Airway remodeling in murine asthma correlates with a defect in PGE2 synthesis by lung fibroblasts.

Asthma is a chronic lung disease characterized by local inflammation that can result in structural alterations termed airway remodeling. One component of airway remodeling involves fibroblast accumulation and activation, resulting in deposition of collagen I around small bronchi. Prostaglandin E(2) (PGE(2)) is the main eicosanoid lipid mediator produced by lung fibroblasts, and it exerts diverse anti-fibrotic actions. Dysregulation of the PGE(2) synthesis/response axis has been identified in human pulmonary fibrotic diseases and implicated in the pathogenesis of animal models of lung parenchymal fibrosis. Here we investigated the relationship between the fibroblast PGE(2) axis and airway fibrosis in an animal model of chronic allergic asthma. Airway fibrosis increased progressively as the number of airway challenges with antigen increased from 3 to 7 to 12. Compared with cells from control lungs, fibroblasts grown from the lungs of asthmatic animals, regardless of challenge number, exhibited no defect in the ability of PGE(2) or its analogs to inhibit cellular proliferation and collagen I expression.
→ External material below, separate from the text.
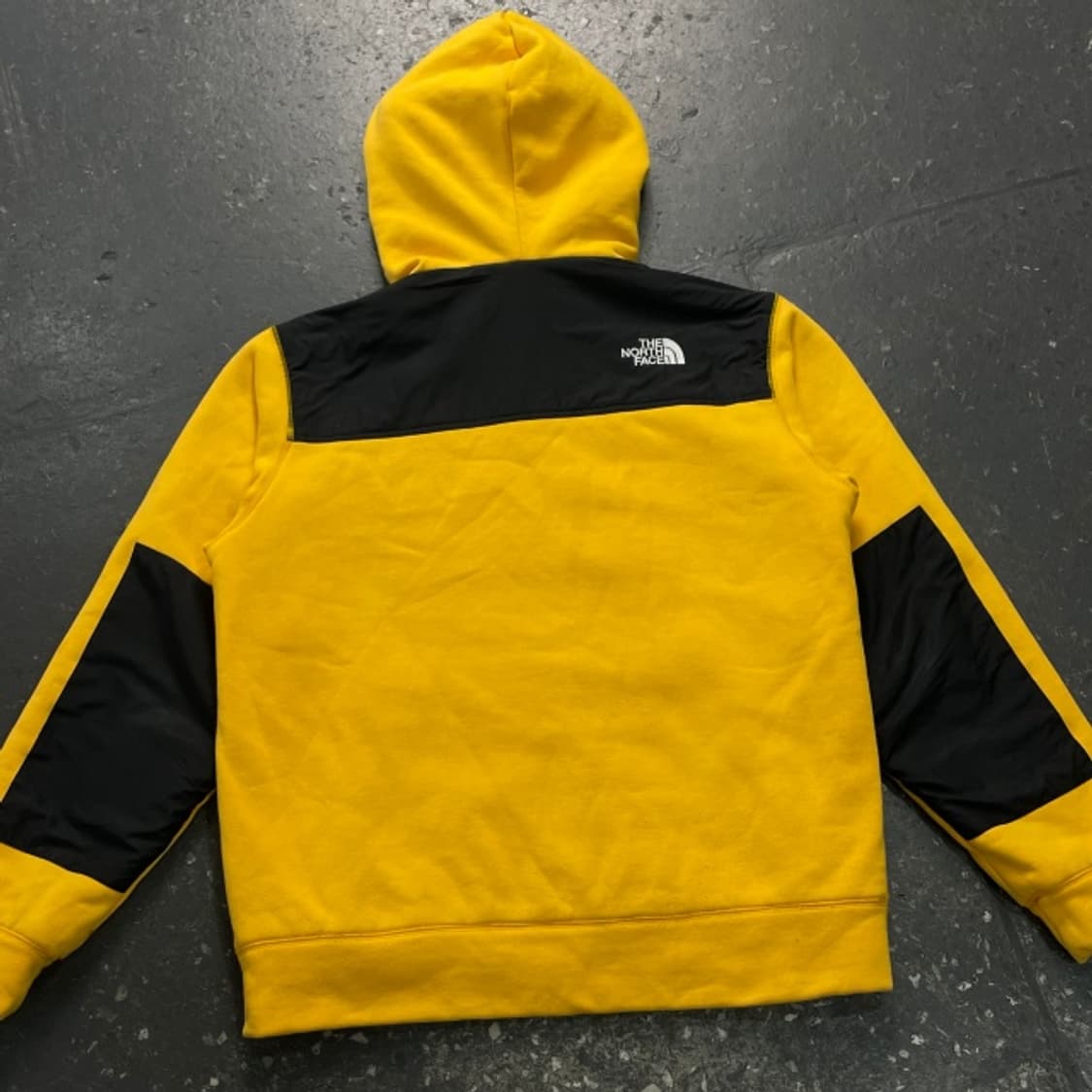 100 노스페이스 화이트라벨 리버시블 자켓 상품이미지3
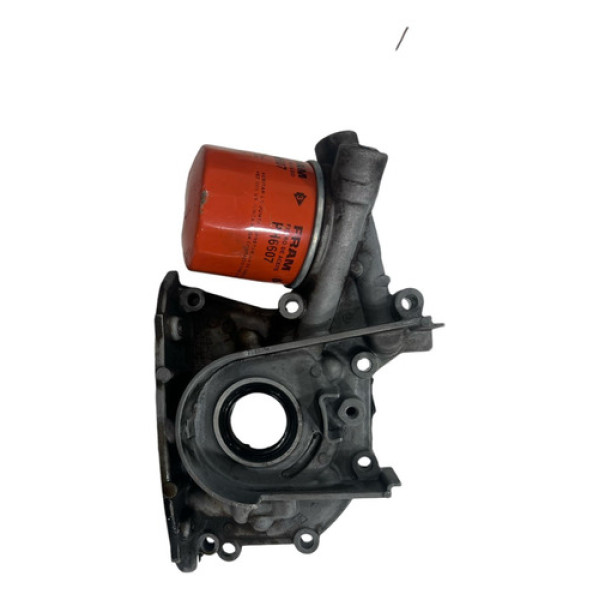 Bomba Oleo Renault Clio Sandero 1.0 16v 2015 A 2018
This correlated with intact expression of the EP(2) receptor, which is pivotal for PGE(2) responsiveness. However, cytokine-induced upregulation of PGE(2) biosynthesis as well as expression of cyclooxygenase-2 (COX-2) and microsomal PGE synthase-1 declined with increasing numbers of antigen challenges. In addition, treatment with the COX-2-selective inhibitor nimesulide potentiated the degree of airway fibrosis following repeated allergen challenge. Because endogenous COX-2-derived PGE(2) acts as a brake on airway fibrosis, the inability of fibroblasts to upregulate PGE(2) generation in the inflammatory milieu presented by repeated allergen exposure could contribute to the airway remodeling and fibrosis observed in chronic asthma.